[Image courtesy kichiwall.com]
This week, the United States Department of Justice announced that it would review the consent decrees that set the rules for Performance Rights Organizations ASCAP and BMI for the licensing of musical works on all forms of broadcast and in venues. The news comes at a time of pitched debate around rate-setting and licensing for Internet and satellite radio. Publishers and the PROs claim that the consent decrees are outdated and do not reflect the actual market value for their works; services seek to efficiently license catalog and pay rates they say will help them grow the marketplace for digital music.
Before we get too into the weeds, it’s important to note that there are two copyrights embodied in a given recording: the musical work (think notes on paper and lyrics), and the sound recording (think performances captured on tape or hard drive). ASCAP and BMI—along with SESAC, a PRO which does not function under consent decrees—collect and distribute royalties for the performance of musical works. There is also a “mechanical royalty” for compositions; this is a royalty for the reproduction of the underlying song in a recording. The Harry Fox Agency is the primary distributor of revenue generated from mechanicals for physical, download and streaming.

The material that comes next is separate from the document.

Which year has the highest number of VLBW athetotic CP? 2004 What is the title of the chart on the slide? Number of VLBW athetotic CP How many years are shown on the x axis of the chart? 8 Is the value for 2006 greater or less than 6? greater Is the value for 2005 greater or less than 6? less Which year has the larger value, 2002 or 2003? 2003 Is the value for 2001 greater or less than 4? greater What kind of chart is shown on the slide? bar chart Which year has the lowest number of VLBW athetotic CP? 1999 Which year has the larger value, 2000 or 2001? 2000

In recent comments filed in a Copyright Office inquiry into the state music licensing, ASCAP claimed the consent decrees are no longer necessary at all. Echoing separate comments filed by BMI, the organization also recommended that if the consent decrees remain, they should be entirely reshaped to allow the “bundling” of licenses beyond just public performance uses. This would allow the PROs to offer mechanical and synchronization licenses alongside those for public performance. The PROs cite efficiency and the need to be globally competitive as reasons for these tweaks, but it’s also clear that they want to expand their own businesses.
Meanwhile, recent court decisions seem to favor music services like Pandora in arguments about royalty rates and whether major publishers should be allowed to withdraw partial catalog to license directly to services. (Their reason for wanting to go direct is to achieve higher rates than those set by the courts when parties fail to reach common ground.) On the rate-setting issue, the court largely sided with Pandora, scolding ASCAP for heavy-handed negotiation tactics. Ultimately, the the rates stayed where they have been (1.85 percent of revenue, as opposed to a scheduled increase to 3 percent sought by ASCAP).
These outcomes clearly led to the publishing and PRO community putting pressure on the DOJ to reopen the books. Such reviews don’t happen often—the Justice Dept. last amended ASCAP’s consent decree in 2001, which was the first time in decades.
Publishers and PROs also seek the establishment an “arbitration” process to replace the rate court. As to the standard for determining rates, the publishers and PROs prefer a “willing seller, willing buyer” approach, which is what labels and performing artists have for sound recordings used on Internet and satellite radio.
Songwriters are likely caught in the middle. On one hand, the consent decrees shaped the member agreements at ASCAP and BMI, which most songwriters find fair. (These agreements establish 50-50 splits between publisher and songwriter/composer for performances of musical works). If the consent decrees were eliminated, songwriters may find all the leverage for the licensing of musical works falling to just a few major publishers that can dictate what innovations can come to the marketplace and how writers get paid. Which is to say, eliminating the consent decrees (or amending them too far) is something of a Faustian bargain. Creators should not be forced to trade transparency, leverage, and direct/equitable payment for the mere possibility of rate increases.
Music services should be nervous, too. The consent decrees were originally put in place to curb the anticompetitive tendencies of ASCAP and the publishers, which in the 1930s and ‘40s had a monopoly on the licensing of music. Without these limits and the blanket licensing allowed by the consent decrees, it is unlikely that AM/FM radio would have ever gotten off the ground. And, considering that over-the-air broadcasters only pay songwriters and publishers (but not performers and labels), this would have meant that countless music creators would miss out on a key revenue stream. Internet and satellite radio services obviously want to pay the lowest rates possible, but apprehension about a post-consent decree world raises concerns for other reasons—namely, the ability to bring catalog to music listeners quickly and efficiently, grow the legitimate digital market and pay creators.
A bill currently before Congress, the Songwriter Equity Act, would accomplish many of the publishers’ goals with regard to performance and mechanical royalties. It doesn’t go as far as to eliminate the consent decrees, however, which is probably why the National Music Publishers Association has been putting pressure on the DOJ.
For its part, the Justice Dept. should proceed with caution and not simply cave to the demands of just a handful of powerful publishing companies. It’s crucial that government regulators consider closely the impact of any decisions on songwriters for whom rates are important, but who also depend on transparency and leverage in these systems. It would be a poor outcome for creators and fans if DOJ intervention resulted in a fracturing of the legitimate marketplace at a time when we should be doing everything we can to make digital music work for all parties, especially artists.
The DOJ is soliciting public comment. If you’re a songwriter, composer or independent publisher, we strongly advise that you weigh in.